What is the distinction between "early" and "late" selection as it applies to theories of attention (3 points)? What are the implications of this debate for the notion of "pre-attentive" or "pre-conscious" processing (3 points)? How do capacity theories of attention get around the "early vs. late" debate (4 points)?

Early- and late-selection theories of attention divide on the issue of where the attentional filter" or "attenuator" is placed – between physical and semantic analysis (early-selection), or after semantic analysis (late selection). Thus, they differ in terms of how much, and what kind, of information can be processed preattentively or preconsciously. Early-selection theories hold that preattentive processing is largely limited to aspects of physical structure, and that semantic analyses can occur only after attention has been devoted to a particular object selected on the basis of its physical attributes (spatial location, salience, etc.). Late-selection theories hold that semantic analysis as well as "perceptual" analysis is performed preattentively; attention is required for the selection of a response to the stimulus, not for selection of the stimulus itself. Capacity theories get around this notion by abandoning reference to any sort of filter or bottleneck: processing is flexible, depending on the cognitive resources available to the person and the cognitive resources demanded by the task(s) at hand. If processing has been automatized, that processing – whether "perceptual" or "semantic" in nature -- can be carried out preattentively, in the sense that it makes no demands on cognitive resources. Semantic processes may not be innately automatized, and they may be difficult to automatize, but once they are automatized they can be carried out preattentively.

 

How is automaticity defined in cognitive psychology (3 points). How do we know whether a process is automatic or effortful (3 points)? How does automaticity bear on our understanding of consciousness (4 points)?

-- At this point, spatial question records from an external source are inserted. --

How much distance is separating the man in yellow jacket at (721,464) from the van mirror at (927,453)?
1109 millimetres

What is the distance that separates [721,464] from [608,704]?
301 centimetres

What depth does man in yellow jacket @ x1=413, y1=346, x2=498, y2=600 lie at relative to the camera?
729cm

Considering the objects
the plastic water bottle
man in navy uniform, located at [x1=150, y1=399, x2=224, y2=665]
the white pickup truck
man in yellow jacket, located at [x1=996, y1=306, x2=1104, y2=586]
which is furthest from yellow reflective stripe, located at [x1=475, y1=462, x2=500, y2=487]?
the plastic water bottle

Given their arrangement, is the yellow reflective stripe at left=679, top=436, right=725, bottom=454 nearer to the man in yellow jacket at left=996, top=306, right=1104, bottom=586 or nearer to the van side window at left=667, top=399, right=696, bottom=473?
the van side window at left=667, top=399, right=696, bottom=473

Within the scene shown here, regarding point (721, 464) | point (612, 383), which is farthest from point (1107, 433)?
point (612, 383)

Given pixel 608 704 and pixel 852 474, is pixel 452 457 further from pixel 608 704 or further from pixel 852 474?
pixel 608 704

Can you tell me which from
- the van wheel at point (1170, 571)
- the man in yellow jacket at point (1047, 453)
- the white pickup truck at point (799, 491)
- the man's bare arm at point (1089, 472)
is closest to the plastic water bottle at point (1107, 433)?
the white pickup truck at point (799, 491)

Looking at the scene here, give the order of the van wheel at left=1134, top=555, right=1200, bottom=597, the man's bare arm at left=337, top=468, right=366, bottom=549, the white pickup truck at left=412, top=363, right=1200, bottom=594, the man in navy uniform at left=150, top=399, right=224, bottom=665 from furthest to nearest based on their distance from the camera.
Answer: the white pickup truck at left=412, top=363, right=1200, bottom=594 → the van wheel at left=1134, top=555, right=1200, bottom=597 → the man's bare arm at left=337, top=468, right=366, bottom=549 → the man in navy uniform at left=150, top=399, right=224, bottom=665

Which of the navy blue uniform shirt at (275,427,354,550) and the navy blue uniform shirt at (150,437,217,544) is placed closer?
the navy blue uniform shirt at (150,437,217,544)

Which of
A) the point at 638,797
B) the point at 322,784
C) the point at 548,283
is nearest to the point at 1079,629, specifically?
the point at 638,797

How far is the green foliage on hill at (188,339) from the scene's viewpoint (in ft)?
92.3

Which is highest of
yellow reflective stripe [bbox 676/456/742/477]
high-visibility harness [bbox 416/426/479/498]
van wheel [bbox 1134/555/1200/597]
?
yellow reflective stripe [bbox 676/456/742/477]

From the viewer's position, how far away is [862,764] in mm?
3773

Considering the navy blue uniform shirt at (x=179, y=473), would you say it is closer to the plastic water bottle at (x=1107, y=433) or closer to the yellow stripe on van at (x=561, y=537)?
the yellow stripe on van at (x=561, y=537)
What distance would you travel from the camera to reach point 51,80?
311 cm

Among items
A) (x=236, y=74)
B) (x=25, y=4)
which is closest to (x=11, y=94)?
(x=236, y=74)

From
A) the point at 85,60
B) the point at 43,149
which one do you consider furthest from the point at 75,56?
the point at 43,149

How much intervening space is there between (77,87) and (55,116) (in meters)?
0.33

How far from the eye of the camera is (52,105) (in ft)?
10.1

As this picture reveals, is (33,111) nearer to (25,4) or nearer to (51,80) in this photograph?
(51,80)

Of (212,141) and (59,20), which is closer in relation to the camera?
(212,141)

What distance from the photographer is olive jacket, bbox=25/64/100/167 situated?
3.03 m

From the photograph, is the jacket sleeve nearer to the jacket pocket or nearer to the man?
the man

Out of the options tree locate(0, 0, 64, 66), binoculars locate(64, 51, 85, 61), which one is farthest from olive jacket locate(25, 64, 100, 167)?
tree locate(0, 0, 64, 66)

Automaticity are defined as those that (1) are executed independent of the person’s conscious intentions; (2) make no (or very few) demands on cognitive resources; and (3) are performed outside of conscious awareness. Mostly, we know whether a process is automatic or not depending on whether it is independent of the cognitive load placed on the person by ongoing tasks. This is another way of saying that automatic processes do not interfere with other ongoing cognitive processes. Other criteria, such as independence of intention and lack of awareness, tend to be discounted because they are too "mentalistic" in nature. Independence is something that can be measured objectively. Nevertheless, automaticity bears on consciousness because it was the first, and most widely accepted, scientific approach to unconscious mental life. The fact that some processes are performed automatically means that there are some aspects of mental life that are unconscious, in the sense that they are performed outside of conscious awareness and conscious control.